原文

▼▼▼

写给妈妈的一封信
妈妈:
你送我到学校门口, 我顺着人流走进考场, 没有回望, 我能够想象你眼神里复杂的情绪,我想我还是走得淡定一点吧。
可是眼前的漫画却让我思绪翻滚。
一个孩子第一次考试 100分, 脸上一个吻印, 第二次考了 98分, 脸上一个掌痕; 另一个孩子第一次考试 55分, 脸上一个掌痕, 第二次考试 61分, 脸上一个吻印。
我想的是, 第三次呢?第四次呢?只要分数有波动, 孩子的待遇就有波动。
按通常意义, 第一个小孩是优生吧, 第二个算是很普通的学生吧, 可是全都生活在被分数控制的世界里,悲喜交替,无处可逃。
我有些不安, 妈妈, 那个对孩子又打又亲的人是谁呢?她可能是你吗?她正是你对吧?求学十二年,你没少亲我,也没少骂我,有时甚至“啪啪啪”!你引用我老师的话说我“要成为优质的做题机器”, 可是我的老师总会接着说“更要成为优质的人”啊。
可是妈妈,你似乎简单了些,在陪伴我的路上,你的眼里似乎只有我的分数了, 仿佛那就是我整个人的价值体现。
是的我从小就会读书, 就会考试, 就是你昂首挺立笑傲江湖的“资本”; 是的我知道好成绩的意义, 它会让我更受宠爱和欣赏, 它会让你更有成就和尊严, 它会改写我们家的处境和命运, 它会让我更便捷地获得人世间物质和精神的享受……诸如此类。
可是长大后目睹你因此而生的悲喜, 我常常觉得是那么遥远。

▲▲▲

已知信息
▼▼▼

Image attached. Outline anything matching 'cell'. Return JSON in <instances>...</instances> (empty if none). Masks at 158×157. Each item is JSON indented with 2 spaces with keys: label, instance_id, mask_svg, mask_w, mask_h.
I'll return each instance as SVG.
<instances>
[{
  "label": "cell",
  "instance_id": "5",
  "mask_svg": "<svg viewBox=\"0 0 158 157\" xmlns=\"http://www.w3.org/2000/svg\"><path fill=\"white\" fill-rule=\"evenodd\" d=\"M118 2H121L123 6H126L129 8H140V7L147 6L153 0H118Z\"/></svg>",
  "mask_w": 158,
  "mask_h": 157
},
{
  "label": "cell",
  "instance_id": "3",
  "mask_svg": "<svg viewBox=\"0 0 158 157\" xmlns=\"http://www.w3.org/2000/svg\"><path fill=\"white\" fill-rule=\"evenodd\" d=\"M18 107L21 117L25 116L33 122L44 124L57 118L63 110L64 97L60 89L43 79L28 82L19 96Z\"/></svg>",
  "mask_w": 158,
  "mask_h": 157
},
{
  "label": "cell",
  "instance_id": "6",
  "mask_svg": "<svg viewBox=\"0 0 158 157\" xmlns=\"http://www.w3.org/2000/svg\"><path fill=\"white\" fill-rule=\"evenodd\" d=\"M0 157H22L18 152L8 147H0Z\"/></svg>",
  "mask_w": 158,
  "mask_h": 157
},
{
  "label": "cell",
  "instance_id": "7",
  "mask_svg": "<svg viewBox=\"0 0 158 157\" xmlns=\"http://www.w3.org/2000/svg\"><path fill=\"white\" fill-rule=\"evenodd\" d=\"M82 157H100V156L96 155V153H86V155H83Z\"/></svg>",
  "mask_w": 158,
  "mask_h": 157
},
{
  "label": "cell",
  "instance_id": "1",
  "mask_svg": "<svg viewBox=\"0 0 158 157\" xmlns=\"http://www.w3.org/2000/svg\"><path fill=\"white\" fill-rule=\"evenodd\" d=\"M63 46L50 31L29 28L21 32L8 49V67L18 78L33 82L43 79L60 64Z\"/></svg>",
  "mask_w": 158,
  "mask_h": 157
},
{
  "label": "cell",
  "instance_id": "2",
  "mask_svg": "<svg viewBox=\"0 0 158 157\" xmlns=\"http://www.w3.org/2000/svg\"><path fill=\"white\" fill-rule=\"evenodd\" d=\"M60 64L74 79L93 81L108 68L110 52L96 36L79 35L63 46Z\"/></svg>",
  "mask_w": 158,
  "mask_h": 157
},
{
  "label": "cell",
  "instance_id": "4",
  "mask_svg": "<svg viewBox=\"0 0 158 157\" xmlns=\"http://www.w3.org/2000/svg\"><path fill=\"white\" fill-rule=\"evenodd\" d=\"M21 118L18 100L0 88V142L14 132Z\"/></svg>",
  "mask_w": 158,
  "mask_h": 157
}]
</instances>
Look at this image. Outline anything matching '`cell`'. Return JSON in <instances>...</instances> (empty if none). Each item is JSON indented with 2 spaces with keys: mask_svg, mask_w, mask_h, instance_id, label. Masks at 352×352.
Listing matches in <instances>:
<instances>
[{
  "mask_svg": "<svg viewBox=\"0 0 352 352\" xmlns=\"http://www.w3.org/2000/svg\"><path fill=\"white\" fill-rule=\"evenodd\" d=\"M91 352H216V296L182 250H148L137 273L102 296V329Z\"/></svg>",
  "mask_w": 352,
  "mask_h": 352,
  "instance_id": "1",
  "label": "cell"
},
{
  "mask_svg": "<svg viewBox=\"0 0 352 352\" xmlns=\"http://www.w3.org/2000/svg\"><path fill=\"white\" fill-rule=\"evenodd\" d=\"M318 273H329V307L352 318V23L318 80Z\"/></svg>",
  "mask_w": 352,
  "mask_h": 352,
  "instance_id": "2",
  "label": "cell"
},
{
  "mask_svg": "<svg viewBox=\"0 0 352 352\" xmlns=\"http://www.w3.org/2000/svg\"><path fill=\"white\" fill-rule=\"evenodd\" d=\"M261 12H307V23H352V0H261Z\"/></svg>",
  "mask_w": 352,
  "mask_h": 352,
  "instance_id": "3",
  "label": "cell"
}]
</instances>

▲▲▲

任务说明
请从写给妈妈的这封信中返回自“一个孩子第一次考试 100分, 脸上一个吻印, 第二次考了”起、到“第一个小孩是优生吧, 第二个算是很普通的学生吧, 可是全都生活在被分数控制的世界里,悲喜交替,无处可逃。”为止（含该处）的原文，一字不改。

作答内容
一个孩子第一次考试 100分, 脸上一个吻印, 第二次考了 98分, 脸上一个掌痕; 另一个孩子第一次考试 55分, 脸上一个掌痕, 第二次考试 61分, 脸上一个吻印。
我想的是, 第三次呢?第四次呢?只要分数有波动, 孩子的待遇就有波动。
按通常意义, 第一个小孩是优生吧, 第二个算是很普通的学生吧, 可是全都生活在被分数控制的世界里,悲喜交替,无处可逃。